#### [Passage shown]

%%

# Convolutional Neural Network / Ternary
Name: Niklas Donhauser

**Source**

[1] sklearn https://scikit-learn.org/stable/ <br>
[2] re https://docs.python.org/3/library/re.html <br>
[3] pandas https://pandas.pydata.org/ <br>
[4] time https://docs.python.org/3/library/time.html <br>
[5] numpy https://numpy.org/ <br>
[6] keras https://keras.io/ <br>

**Useful links:**
- https://scikit-learn.org/stable/modules/generated/sklearn.metrics.classification_report.html <br>
- https://scikit-learn.org/stable/modules/generated/sklearn.metrics.recall_score.html <br>
- https://scikit-learn.org/stable/modules/generated/sklearn.model_selection.StratifiedKFold.html <br>

## Import libraries

In [1]:
import numpy as np 
import pandas as pd 
import re
import time


from sklearn.feature_extraction.text import CountVectorizer
from keras.preprocessing.text import Tokenizer
from keras.preprocessing.sequence import pad_sequences
from keras.models import Sequential
from keras.layers import Dense, Embedding, LSTM, SpatialDropout1D
from keras.utils.np_utils import to_categorical

from sklearn.feature_extraction.text import CountVectorizer
from keras.preprocessing.text import Tokenizer
from keras.preprocessing.sequence import pad_sequences
from keras.models import Sequential
from keras.layers import Dense, Embedding, SpatialDropout1D, Conv1D, MaxPooling1D, Flatten,GlobalMaxPool1D
from keras.utils.np_utils import to_categorical
from sklearn.preprocessing import LabelEncoder

from sklearn.model_selection import StratifiedKFold
from sklearn.model_selection import KFold,train_test_split
from sklearn.metrics import classification_report
from sklearn.metrics import accuracy_score, f1_score, precision_score, recall_score, classification_report, confusion_matrix

## Tokenize

In [7]:
def tokenize_data(X_train, X_test):
    global vocab_size, max_length, X_train_encoded, X_test_encoded
    tokenizer=Tokenizer()
    tokenizer.fit_on_texts(X_train)
    
    vocab_size=len(tokenizer.word_index) + 1
    max_length=max([len(row.split()) for row in X_train])
    
    X_train_encoded = encode_reviews(tokenizer, max_length, X_train)
    X_test_encoded = encode_reviews(tokenizer, max_length, X_test)

%%

Stored data entries:
%%

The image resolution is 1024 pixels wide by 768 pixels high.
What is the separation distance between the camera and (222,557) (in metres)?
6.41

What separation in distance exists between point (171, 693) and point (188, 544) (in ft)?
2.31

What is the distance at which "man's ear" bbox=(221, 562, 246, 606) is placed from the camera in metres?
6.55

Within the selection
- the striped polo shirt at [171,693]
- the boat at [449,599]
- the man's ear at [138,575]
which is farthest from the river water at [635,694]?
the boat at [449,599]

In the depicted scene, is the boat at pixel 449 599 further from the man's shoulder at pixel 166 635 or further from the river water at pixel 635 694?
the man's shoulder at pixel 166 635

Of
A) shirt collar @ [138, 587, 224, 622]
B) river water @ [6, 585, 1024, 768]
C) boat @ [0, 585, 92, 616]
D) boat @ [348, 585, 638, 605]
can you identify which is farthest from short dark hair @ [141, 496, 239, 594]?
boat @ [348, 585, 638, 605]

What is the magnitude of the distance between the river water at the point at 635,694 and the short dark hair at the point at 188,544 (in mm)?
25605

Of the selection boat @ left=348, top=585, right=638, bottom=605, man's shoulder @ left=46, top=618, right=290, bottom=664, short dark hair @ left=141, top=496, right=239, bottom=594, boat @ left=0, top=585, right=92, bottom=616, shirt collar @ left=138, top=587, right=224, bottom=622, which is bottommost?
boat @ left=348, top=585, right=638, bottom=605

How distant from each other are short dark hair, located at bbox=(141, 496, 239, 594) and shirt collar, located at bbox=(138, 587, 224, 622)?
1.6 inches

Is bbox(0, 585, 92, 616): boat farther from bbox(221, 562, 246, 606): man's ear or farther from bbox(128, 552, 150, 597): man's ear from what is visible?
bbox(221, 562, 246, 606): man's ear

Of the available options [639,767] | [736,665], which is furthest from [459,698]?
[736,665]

%%

#### [Problems]
1 - Repeat the notebook excerpt from "## Tokenize" up to and including "tokenizer.fit_on_texts(X_train)".
2 - Translate the heading "Import libraries" from the notebook excerpt into Spanish.
These rows are separate material, apart from the notebook excerpt.

#### [Replies]
1 -
## Tokenize

In [7]:
def tokenize_data(X_train, X_test):
    global vocab_size, max_length, X_train_encoded, X_test_encoded
    tokenizer=Tokenizer()
    tokenizer.fit_on_texts(X_train)

2 - Importar bibliotecas